Increased Cd uptake caused by membrane-localized ZIP8. (a) Time/dose-dependent 109CdCl2 uptake into rvZIP8 or rvLUC cells. (b) Western blot of ZIP8ha in microsomes (30 vs. 10 μg per lane). (c) Western blot of ZIP8ha in cytosol (C) or microsomes (M) (30 μg per lane) from rvLUC or rvZIP8ha cells. Arrow denotes band at 55 kDa. (d) Localization of the ZIP8ha protein. rvZIP8ha cells (Upper) or rvLUC cells (Lower) were fixed and incubated with a primary anti-HA antibody and a secondary goat anti-rabbit FITC-conjugated antibody. Cells were counterstained with propidium iodide (PI) to visualize nuclei.

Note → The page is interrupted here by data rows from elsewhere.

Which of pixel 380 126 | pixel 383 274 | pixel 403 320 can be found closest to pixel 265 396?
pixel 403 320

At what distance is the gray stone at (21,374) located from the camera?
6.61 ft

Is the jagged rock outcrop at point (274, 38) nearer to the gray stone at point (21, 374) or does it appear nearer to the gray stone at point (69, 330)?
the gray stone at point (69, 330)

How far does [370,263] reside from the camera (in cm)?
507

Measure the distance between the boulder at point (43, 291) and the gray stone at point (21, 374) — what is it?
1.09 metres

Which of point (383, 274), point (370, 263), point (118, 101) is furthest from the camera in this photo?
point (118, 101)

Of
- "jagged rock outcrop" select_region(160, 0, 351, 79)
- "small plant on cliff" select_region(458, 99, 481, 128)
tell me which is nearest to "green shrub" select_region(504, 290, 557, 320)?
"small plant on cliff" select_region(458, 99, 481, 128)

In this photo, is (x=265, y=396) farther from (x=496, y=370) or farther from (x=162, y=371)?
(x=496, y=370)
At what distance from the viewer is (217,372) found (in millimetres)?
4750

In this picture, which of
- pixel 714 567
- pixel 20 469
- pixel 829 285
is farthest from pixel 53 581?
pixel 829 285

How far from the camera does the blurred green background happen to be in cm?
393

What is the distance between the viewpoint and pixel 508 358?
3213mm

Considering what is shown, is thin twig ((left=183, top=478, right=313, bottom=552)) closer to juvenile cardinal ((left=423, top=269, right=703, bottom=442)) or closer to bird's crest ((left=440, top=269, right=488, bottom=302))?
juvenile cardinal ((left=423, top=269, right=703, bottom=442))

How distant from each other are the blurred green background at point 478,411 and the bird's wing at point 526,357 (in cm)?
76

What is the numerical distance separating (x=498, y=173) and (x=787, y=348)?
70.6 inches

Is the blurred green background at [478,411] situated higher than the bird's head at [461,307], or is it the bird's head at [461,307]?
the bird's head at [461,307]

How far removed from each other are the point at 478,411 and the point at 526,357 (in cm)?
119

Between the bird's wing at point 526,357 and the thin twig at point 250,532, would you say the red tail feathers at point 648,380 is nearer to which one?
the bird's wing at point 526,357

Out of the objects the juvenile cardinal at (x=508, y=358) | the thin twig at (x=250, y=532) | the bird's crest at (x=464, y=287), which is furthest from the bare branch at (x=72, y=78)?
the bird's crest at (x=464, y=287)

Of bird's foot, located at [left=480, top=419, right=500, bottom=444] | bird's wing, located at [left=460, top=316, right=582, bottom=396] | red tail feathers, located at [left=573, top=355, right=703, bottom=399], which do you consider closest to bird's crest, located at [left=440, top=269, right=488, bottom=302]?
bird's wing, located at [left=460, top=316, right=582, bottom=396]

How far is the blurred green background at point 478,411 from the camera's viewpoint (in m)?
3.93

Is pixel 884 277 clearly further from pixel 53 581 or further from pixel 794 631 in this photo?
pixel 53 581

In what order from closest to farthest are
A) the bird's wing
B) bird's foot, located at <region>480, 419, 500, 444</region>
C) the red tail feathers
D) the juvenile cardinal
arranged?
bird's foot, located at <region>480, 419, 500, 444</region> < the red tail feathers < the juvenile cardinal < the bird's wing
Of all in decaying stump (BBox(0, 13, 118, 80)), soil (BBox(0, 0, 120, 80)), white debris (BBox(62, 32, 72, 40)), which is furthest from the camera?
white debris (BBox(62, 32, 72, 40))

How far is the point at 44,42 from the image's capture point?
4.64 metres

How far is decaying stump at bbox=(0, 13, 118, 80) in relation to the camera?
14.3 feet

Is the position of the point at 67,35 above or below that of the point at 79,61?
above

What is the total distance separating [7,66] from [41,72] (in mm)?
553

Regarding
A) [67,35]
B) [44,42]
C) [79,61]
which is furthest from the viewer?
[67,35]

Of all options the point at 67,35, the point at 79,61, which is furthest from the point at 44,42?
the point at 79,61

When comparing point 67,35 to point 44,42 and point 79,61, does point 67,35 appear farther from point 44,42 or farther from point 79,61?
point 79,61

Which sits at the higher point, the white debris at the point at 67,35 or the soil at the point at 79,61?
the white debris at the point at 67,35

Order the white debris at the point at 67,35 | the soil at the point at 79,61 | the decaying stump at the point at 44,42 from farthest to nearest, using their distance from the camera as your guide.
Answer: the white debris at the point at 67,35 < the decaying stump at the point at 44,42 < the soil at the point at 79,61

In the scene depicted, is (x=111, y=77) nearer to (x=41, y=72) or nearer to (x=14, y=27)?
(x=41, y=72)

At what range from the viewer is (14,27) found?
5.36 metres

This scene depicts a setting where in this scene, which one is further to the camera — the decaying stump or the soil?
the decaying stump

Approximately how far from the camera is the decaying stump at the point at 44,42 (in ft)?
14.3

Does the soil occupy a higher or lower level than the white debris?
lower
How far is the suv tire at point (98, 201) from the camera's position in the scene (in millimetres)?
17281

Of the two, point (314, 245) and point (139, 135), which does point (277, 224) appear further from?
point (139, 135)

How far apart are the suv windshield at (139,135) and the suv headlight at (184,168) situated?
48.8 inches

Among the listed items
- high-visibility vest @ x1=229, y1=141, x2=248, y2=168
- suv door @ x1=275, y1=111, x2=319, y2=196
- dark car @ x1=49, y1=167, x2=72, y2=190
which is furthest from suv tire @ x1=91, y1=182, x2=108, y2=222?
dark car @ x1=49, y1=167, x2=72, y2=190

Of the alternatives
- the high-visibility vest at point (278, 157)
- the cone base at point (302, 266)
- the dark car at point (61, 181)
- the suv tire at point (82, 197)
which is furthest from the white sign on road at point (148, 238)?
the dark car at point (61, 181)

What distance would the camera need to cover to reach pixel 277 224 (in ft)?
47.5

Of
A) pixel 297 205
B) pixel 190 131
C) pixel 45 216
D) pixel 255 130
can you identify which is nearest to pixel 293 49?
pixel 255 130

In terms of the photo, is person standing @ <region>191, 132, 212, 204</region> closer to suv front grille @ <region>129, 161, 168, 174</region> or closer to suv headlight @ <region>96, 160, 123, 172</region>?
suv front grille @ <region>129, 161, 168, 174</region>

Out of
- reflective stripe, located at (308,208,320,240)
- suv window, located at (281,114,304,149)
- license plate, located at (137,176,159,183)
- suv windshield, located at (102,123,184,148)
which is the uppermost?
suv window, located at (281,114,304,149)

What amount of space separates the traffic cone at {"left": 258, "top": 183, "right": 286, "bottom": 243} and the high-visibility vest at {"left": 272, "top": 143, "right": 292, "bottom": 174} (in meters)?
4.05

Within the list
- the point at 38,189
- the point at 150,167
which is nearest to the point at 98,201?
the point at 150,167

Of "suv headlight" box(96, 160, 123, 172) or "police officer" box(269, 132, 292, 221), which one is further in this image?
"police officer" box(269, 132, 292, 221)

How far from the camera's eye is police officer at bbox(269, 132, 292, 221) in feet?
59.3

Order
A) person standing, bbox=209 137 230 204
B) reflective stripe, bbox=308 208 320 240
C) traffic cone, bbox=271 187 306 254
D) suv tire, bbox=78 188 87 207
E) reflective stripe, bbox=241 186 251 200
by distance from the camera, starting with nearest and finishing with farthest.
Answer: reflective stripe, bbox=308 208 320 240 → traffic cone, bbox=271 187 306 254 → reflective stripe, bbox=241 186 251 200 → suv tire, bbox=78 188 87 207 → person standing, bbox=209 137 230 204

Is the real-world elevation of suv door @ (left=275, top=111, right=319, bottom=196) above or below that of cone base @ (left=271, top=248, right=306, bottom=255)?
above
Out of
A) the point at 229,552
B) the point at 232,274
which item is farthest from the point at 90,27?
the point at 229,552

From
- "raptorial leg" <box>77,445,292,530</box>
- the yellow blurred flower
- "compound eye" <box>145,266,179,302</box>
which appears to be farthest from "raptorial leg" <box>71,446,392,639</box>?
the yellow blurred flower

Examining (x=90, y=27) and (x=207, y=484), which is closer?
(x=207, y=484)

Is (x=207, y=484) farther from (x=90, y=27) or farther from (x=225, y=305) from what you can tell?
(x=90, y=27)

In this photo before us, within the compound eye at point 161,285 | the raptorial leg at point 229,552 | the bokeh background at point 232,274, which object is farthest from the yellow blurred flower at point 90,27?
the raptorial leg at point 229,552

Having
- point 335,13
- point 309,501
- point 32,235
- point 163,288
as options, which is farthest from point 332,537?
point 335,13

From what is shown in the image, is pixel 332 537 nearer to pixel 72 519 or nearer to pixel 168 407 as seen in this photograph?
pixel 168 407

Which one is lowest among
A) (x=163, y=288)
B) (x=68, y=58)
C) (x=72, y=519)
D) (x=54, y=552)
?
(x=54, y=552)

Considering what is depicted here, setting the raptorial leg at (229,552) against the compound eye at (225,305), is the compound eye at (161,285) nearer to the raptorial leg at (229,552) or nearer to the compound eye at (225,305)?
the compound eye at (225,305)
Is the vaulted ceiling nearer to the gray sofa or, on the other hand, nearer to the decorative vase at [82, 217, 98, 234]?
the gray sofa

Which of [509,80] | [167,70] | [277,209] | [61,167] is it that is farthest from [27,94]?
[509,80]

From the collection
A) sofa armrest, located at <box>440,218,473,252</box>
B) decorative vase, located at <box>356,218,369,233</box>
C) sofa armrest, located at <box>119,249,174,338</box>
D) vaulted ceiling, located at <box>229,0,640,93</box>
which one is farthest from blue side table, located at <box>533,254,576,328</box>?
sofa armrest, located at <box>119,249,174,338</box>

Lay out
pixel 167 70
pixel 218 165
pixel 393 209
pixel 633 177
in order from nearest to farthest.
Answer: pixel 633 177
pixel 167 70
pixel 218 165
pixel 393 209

Confocal fluorescent microscopy detected FITC (Left), PI (Center), or both FITC and PI (Right).
Fig. 4.
Fig. 4.
Localization of ZIP8 mRNA from sensitive (D2 and 129S6) versus resistant (B6 and A/J) inbred mouse strains. (a) Northern analysis of testicular ZIP8 mRNA by using poly(A+) RNA. ACTB, β-actin mRNA as a control for lane loading. (b) In situ hybridization of ZIP8 mRNA in testis of the four inbred strains. Left show hematoxylin-and-eosin tissue staining (bright-field), Center show signal from in situ hybridization (dark-field), and Right show both images overlaid. Arrows show ZIP8 mRNA localized in the vascular endothelial cells of D2 and 129S6, a feature not detected in B6 or A/J mice. (c) High-magnification bright-field ZIP8 in situ image of testicular capillaries from the indicated mouse strains. (Lower) Photographic emulsion showing capillary in situ pattern (Left) was stripped and section-stained with an anti-CD31 endothelial-specific antibody that was detected by using a biotinylated secondary antibody and Alexa Fluor-488 streptavidin. Antibody reactivity is shown in green. DAPI (blue color) was used as a nuclear counterstain.